Scene question records:
◇ ◇ ◇ ◇
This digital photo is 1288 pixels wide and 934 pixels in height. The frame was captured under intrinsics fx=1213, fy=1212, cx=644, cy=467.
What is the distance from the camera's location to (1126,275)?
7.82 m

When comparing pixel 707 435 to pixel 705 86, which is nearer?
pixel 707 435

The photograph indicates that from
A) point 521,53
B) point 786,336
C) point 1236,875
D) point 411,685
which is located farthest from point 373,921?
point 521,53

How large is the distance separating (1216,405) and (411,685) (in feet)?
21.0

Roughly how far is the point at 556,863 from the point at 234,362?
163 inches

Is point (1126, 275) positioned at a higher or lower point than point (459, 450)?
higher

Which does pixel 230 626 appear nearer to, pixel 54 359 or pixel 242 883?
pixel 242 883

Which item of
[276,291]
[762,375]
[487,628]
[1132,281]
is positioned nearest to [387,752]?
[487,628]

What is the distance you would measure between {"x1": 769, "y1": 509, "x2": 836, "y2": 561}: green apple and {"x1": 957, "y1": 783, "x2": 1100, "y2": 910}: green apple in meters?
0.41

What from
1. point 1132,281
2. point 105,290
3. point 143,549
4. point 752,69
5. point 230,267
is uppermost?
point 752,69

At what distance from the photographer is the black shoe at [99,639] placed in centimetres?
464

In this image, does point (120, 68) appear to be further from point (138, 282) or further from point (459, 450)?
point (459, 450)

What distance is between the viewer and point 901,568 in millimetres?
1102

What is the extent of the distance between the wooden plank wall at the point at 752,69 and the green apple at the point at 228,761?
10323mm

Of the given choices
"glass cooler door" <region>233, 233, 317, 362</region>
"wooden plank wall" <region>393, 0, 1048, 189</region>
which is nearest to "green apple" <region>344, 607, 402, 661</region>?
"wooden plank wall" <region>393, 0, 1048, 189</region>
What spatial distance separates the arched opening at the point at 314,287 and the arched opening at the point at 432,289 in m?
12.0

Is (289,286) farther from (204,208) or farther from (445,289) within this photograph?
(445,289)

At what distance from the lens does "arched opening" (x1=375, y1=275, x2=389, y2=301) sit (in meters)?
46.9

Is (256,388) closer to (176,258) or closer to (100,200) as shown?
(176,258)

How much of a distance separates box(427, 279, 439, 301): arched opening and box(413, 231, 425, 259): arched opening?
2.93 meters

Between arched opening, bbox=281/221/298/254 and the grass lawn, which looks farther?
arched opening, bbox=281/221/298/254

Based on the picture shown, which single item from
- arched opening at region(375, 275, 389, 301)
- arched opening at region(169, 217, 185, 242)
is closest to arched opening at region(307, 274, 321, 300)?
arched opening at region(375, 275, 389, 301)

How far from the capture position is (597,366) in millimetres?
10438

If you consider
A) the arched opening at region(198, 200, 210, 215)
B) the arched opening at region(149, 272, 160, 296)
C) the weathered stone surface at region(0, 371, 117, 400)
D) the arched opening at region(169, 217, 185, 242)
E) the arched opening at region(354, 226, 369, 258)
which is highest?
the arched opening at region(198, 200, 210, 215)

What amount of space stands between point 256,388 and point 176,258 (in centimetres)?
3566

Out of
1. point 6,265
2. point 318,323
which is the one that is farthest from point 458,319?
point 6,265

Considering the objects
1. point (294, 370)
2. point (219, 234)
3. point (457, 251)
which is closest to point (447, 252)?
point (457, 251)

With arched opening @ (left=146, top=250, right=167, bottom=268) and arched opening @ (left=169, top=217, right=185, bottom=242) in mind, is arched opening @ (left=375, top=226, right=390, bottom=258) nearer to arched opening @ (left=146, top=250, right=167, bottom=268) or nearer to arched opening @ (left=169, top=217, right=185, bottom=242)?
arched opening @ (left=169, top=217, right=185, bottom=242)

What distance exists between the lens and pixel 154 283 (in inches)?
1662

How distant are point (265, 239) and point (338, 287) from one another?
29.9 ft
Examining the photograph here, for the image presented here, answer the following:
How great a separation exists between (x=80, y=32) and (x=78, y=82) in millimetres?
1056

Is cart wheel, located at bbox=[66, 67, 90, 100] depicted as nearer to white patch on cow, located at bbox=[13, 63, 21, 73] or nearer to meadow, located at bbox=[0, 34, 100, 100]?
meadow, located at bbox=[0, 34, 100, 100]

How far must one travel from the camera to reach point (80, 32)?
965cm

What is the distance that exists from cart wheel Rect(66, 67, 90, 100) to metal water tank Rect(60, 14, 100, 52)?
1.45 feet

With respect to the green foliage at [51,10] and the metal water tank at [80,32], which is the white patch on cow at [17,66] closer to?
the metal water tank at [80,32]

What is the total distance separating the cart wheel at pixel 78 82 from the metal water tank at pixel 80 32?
◇ ◇ ◇ ◇
Prompt:
Copy the stretch of the data from the line containing "With respect to" through the end of the data, word for word.

Expected answer:
With respect to the green foliage at [51,10] and the metal water tank at [80,32], which is the white patch on cow at [17,66] closer to?
the metal water tank at [80,32]

What is the total distance separating the cart wheel at pixel 78 82 from the metal water tank at pixel 80 32?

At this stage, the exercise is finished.